春秋戦国の世に、「晋」という国があった

 実はこの「晋」という国、馴染みのないように見えて、(おもに)宮城谷昌光氏によって、いろんな人物を中心に据えて小説化されている。
『重耳』『孟夏の太陽(趙盾含む趙家)』『沙中の回廊(士会)』
私は宮城谷昌光氏のファンなので、このあたりの作品は全部読んでおり、登場人物の来し方、行く末はだいたい頭に入っているわけですが……

 それでも、この作品は充分に面白い。

 本作は末代までを描いてはいないものの、人ではなく「晋」という国のありよう、その覇権国家としての栄華とやがて来る凋落の予感を描いている。

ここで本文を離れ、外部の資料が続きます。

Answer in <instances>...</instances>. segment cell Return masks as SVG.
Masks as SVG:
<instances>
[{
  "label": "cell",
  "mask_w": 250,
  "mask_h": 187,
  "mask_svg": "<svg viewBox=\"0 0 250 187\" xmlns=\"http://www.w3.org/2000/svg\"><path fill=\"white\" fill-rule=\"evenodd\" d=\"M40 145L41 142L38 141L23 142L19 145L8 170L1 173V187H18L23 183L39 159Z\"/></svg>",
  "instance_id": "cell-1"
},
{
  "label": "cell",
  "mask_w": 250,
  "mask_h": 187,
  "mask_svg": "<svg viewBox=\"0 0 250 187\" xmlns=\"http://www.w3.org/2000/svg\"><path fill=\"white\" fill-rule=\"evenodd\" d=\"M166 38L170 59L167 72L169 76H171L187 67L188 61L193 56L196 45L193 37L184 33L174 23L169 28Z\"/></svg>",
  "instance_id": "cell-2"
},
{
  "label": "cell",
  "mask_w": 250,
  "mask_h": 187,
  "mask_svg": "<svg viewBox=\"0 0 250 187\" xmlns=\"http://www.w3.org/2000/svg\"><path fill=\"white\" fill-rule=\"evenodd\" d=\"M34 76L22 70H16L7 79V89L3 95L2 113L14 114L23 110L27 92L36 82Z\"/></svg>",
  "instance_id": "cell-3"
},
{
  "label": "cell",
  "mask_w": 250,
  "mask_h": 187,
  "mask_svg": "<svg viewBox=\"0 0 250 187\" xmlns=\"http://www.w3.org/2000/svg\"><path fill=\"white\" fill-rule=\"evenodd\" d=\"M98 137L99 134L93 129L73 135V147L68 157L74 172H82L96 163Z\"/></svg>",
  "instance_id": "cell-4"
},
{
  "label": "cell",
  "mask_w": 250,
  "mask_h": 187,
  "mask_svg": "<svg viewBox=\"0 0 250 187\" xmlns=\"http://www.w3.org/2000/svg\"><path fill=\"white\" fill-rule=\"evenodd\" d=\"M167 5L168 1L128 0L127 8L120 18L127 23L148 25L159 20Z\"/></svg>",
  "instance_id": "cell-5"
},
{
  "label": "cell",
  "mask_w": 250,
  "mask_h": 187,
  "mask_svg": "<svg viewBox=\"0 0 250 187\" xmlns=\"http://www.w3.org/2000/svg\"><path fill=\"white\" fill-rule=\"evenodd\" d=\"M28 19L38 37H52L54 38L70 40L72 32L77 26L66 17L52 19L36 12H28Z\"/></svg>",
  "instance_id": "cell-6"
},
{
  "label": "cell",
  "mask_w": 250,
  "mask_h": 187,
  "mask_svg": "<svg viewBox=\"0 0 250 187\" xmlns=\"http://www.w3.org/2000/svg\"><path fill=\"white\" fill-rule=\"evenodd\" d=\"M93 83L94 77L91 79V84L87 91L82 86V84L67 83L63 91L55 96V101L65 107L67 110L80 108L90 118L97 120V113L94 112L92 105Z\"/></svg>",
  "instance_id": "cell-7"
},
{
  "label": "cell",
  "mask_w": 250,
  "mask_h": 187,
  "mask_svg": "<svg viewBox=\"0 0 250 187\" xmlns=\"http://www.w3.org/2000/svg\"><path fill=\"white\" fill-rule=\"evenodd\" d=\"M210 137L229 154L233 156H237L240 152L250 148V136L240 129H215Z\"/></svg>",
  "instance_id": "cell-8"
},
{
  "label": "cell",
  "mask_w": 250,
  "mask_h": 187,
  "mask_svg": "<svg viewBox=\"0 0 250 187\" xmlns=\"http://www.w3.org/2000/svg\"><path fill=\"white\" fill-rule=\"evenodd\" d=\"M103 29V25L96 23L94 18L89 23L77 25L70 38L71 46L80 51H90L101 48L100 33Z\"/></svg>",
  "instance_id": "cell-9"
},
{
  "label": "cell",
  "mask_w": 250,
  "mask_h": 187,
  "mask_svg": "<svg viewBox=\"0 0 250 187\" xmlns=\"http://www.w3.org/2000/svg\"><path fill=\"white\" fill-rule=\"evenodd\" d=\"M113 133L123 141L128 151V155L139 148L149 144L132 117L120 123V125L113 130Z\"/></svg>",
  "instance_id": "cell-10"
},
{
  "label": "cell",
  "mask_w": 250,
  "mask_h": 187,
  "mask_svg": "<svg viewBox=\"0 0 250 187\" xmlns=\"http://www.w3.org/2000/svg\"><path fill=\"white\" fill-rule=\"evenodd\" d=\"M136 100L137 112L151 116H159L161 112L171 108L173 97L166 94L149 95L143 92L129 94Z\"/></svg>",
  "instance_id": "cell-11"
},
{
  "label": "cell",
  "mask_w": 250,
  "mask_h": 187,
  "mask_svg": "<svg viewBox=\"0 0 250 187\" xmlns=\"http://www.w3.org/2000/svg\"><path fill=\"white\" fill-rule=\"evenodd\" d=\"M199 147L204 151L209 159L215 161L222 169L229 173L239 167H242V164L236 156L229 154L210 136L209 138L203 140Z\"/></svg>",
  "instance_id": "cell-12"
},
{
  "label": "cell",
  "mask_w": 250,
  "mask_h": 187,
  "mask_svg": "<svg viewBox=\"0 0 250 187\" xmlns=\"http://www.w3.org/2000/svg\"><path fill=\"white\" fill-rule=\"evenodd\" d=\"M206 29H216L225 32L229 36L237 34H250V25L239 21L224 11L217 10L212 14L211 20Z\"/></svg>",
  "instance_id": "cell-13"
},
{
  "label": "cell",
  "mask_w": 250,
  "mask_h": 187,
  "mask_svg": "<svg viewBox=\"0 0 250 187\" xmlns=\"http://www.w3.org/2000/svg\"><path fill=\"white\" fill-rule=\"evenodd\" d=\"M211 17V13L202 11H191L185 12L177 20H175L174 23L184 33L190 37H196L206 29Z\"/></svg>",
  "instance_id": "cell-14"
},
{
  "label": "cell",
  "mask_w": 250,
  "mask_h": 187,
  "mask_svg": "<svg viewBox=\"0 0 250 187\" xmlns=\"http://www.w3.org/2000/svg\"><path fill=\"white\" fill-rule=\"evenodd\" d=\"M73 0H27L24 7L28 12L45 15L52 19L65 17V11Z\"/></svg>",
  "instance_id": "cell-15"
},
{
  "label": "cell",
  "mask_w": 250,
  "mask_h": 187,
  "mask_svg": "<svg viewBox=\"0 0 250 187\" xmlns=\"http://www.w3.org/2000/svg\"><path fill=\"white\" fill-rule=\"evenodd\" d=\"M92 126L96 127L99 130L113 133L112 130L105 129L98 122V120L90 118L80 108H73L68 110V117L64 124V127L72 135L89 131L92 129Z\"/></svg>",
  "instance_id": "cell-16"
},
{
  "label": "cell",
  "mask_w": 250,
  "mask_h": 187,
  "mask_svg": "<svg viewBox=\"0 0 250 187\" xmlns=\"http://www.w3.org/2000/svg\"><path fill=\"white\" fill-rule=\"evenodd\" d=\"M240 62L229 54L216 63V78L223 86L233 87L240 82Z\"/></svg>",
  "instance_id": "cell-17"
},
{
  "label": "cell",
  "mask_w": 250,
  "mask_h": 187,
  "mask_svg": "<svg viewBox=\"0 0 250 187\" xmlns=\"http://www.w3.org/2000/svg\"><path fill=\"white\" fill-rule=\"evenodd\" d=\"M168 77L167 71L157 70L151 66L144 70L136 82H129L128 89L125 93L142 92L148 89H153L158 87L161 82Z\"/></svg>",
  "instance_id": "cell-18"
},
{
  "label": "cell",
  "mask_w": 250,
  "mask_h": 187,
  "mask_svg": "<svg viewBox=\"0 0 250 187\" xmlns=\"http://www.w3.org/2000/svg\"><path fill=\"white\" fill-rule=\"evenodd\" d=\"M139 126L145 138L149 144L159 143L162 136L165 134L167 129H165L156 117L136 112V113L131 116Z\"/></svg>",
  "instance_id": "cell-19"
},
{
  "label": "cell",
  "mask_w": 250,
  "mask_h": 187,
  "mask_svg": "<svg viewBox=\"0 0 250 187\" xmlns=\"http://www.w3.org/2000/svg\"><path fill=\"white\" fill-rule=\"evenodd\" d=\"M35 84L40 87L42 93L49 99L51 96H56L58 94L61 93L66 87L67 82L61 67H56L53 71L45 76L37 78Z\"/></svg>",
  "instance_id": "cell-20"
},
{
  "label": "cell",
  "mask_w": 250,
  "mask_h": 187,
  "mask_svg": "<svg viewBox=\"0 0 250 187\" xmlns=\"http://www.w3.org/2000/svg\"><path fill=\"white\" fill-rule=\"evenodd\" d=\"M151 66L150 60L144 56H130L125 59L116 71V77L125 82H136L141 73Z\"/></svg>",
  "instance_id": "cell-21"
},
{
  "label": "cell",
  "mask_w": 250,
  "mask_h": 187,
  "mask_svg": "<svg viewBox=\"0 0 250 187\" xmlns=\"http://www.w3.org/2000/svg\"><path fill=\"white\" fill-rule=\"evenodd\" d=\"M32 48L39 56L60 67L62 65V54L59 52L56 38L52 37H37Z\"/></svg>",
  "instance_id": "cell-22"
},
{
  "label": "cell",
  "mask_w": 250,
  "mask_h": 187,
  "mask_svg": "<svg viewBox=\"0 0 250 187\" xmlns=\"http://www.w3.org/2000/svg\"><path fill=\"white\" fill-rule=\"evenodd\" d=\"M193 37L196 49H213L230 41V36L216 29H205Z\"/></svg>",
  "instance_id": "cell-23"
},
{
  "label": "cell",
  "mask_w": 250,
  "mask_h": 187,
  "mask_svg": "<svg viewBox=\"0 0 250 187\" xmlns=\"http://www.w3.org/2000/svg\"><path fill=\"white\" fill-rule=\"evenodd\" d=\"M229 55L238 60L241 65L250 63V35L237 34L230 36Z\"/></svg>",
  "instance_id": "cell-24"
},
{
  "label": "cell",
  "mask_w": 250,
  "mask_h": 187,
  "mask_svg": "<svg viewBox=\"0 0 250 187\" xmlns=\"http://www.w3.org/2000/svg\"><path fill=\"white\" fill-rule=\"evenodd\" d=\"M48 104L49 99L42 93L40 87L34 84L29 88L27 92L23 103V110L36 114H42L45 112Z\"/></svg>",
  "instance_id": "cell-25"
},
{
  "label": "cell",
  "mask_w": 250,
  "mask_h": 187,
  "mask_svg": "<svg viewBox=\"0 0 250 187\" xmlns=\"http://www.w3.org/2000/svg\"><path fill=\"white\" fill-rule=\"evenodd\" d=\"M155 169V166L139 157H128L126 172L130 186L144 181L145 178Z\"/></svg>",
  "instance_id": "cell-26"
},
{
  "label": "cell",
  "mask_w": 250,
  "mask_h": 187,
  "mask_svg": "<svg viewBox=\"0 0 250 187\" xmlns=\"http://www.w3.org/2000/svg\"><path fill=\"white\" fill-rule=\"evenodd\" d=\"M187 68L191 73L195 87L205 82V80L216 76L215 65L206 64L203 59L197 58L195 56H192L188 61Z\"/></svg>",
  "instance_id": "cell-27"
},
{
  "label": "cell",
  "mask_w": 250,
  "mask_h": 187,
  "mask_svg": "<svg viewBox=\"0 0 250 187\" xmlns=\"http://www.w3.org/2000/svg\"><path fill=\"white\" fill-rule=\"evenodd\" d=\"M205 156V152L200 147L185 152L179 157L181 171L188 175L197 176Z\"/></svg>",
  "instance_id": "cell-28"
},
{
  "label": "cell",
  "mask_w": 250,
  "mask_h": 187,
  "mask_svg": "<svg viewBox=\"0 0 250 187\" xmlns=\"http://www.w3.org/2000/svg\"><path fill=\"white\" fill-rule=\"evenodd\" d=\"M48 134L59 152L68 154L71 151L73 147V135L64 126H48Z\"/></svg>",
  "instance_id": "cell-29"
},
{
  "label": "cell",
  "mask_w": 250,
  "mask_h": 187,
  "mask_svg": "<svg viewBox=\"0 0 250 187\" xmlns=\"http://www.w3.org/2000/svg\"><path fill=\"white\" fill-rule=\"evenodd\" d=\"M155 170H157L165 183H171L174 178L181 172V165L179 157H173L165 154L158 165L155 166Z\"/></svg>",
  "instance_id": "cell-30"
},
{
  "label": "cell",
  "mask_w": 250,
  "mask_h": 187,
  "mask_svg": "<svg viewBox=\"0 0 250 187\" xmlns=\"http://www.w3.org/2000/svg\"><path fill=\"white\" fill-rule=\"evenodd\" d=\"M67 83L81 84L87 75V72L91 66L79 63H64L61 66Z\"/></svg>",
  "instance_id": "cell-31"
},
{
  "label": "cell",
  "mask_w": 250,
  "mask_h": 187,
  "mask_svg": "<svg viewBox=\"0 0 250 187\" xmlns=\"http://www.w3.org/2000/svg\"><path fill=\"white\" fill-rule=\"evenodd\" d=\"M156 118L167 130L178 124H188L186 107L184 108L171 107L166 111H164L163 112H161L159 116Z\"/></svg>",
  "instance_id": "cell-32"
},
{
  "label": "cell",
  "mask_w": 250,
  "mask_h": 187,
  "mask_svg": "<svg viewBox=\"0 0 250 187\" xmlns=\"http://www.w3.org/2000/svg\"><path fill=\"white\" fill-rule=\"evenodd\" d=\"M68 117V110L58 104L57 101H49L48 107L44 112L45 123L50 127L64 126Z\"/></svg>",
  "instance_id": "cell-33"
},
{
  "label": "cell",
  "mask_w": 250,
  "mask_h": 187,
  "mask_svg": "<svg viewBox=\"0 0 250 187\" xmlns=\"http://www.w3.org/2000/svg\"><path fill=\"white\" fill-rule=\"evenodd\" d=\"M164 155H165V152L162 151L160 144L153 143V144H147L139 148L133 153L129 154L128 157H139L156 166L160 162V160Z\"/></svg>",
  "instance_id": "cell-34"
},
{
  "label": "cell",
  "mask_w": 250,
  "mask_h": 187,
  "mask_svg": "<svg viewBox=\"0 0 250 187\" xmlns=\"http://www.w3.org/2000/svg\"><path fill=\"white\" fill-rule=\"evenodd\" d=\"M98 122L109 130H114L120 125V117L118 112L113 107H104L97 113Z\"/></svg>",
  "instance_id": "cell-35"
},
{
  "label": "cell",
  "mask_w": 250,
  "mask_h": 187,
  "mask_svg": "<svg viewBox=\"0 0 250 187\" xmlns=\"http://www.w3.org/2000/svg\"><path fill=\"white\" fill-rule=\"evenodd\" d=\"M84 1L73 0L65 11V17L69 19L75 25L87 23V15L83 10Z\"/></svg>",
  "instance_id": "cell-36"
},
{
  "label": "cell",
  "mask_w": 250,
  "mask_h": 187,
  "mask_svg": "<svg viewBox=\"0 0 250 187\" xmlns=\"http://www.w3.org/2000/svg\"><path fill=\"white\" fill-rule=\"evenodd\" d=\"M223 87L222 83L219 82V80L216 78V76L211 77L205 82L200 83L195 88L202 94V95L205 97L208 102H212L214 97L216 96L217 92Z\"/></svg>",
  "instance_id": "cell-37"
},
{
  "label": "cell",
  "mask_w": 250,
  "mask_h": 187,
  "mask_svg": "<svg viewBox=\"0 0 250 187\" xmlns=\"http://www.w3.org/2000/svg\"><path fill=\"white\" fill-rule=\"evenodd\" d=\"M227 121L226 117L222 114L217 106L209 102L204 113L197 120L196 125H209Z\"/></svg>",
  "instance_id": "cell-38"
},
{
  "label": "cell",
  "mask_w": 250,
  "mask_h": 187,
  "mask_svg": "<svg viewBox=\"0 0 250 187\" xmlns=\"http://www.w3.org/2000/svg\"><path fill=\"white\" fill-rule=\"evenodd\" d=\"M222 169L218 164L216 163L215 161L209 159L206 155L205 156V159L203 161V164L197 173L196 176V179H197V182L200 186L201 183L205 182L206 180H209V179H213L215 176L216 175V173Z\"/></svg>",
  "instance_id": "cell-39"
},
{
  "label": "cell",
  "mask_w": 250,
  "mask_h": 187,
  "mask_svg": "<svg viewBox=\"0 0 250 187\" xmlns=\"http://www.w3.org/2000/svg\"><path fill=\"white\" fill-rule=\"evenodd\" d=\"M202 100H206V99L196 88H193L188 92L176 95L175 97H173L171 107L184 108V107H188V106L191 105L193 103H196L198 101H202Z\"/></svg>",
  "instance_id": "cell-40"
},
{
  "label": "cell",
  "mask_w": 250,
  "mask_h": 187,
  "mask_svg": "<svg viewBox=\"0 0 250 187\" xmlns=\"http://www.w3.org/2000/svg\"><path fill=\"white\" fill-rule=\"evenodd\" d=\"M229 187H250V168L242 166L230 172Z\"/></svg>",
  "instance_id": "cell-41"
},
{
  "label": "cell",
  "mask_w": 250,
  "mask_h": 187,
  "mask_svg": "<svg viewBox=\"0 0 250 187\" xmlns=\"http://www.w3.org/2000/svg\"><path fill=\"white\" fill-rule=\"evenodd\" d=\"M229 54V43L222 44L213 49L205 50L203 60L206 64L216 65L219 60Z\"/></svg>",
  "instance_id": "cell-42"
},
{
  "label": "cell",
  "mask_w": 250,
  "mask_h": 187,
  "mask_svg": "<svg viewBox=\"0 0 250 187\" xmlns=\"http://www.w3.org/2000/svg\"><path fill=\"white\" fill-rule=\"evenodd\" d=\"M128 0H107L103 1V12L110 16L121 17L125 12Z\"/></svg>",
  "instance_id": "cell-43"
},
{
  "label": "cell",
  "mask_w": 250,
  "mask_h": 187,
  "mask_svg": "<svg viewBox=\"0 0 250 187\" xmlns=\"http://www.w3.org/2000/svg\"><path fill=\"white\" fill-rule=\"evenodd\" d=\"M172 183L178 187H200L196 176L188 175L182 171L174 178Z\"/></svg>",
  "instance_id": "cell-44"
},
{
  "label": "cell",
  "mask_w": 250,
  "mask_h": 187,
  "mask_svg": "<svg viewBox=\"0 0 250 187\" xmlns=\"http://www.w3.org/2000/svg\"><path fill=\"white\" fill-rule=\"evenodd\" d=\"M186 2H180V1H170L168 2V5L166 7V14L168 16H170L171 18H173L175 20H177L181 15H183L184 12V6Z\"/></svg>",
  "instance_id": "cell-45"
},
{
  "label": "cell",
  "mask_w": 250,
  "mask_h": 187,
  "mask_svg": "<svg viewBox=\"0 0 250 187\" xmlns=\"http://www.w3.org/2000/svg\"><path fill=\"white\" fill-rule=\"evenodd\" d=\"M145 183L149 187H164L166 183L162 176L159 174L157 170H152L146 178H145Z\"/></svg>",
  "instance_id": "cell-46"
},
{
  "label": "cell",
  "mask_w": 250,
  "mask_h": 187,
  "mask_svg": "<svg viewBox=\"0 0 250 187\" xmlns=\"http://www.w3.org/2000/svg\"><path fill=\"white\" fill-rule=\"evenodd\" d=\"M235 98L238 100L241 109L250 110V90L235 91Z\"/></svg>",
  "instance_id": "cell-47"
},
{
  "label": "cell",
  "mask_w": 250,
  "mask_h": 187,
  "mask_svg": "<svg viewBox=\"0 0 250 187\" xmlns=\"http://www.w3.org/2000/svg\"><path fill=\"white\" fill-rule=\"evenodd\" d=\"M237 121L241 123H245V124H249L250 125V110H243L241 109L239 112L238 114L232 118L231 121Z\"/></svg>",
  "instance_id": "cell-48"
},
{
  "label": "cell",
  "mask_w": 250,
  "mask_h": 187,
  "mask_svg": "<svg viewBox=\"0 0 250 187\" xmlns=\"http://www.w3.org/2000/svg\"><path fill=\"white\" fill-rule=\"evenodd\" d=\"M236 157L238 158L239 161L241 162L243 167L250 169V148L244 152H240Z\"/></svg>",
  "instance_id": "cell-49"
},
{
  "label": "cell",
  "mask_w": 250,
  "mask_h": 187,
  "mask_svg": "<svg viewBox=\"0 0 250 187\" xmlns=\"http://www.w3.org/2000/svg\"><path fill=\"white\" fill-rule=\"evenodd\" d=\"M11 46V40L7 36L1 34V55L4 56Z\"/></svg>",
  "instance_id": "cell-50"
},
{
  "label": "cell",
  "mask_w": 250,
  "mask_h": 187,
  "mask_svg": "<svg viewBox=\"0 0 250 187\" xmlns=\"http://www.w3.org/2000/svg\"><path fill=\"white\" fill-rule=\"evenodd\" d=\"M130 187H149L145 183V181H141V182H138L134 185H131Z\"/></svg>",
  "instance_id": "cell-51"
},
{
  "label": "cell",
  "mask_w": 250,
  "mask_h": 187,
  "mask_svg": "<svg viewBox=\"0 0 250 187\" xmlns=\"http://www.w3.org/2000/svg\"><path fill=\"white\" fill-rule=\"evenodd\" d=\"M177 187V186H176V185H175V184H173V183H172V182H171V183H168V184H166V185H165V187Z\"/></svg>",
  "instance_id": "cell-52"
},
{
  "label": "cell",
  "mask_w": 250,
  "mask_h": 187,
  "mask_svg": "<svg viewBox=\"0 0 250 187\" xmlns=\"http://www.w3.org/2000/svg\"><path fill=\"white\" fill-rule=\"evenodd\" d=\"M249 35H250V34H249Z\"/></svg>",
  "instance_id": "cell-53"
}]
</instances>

 主人公に据えたのは、「郤缺」で、逆臣の子、という立場から卿にまで上り詰めたその人生は華々しいものの、ある意味、あまり注目されてこなかった。
(おそらく同時代の天才、士会や、主君との不幸な関係で有名な趙盾が目立ちすぎるせいだと思う)
 しかしこの人物を主人公に据えたことで、晋という国を奥行きをもって描けていると思う。

 また、ほかにもおりおりに祭礼や気候の描写があることで、古代中華の空気も感じられる。
 いわゆるBL表現はかなり抑制的に描かれているのであまり人を選ぶ描写ではない。加えて、彼らはもちろん一族の長として、女性を娶っているわけだが、彼女たちとメロドラマ的なやりとりがあるわけでもないので、その手の恋愛にまつわるごたごたを歴史物語に求めていない方の拒絶感もないように思う。
 けれども、作者の描く「関係」に基づく情趣は非常にきめ細やかで「体温」が感じられる。そう、しみじみと、哀しく、愛おしい。

 何度でも言いたい。本作は、ほんとうに面白い。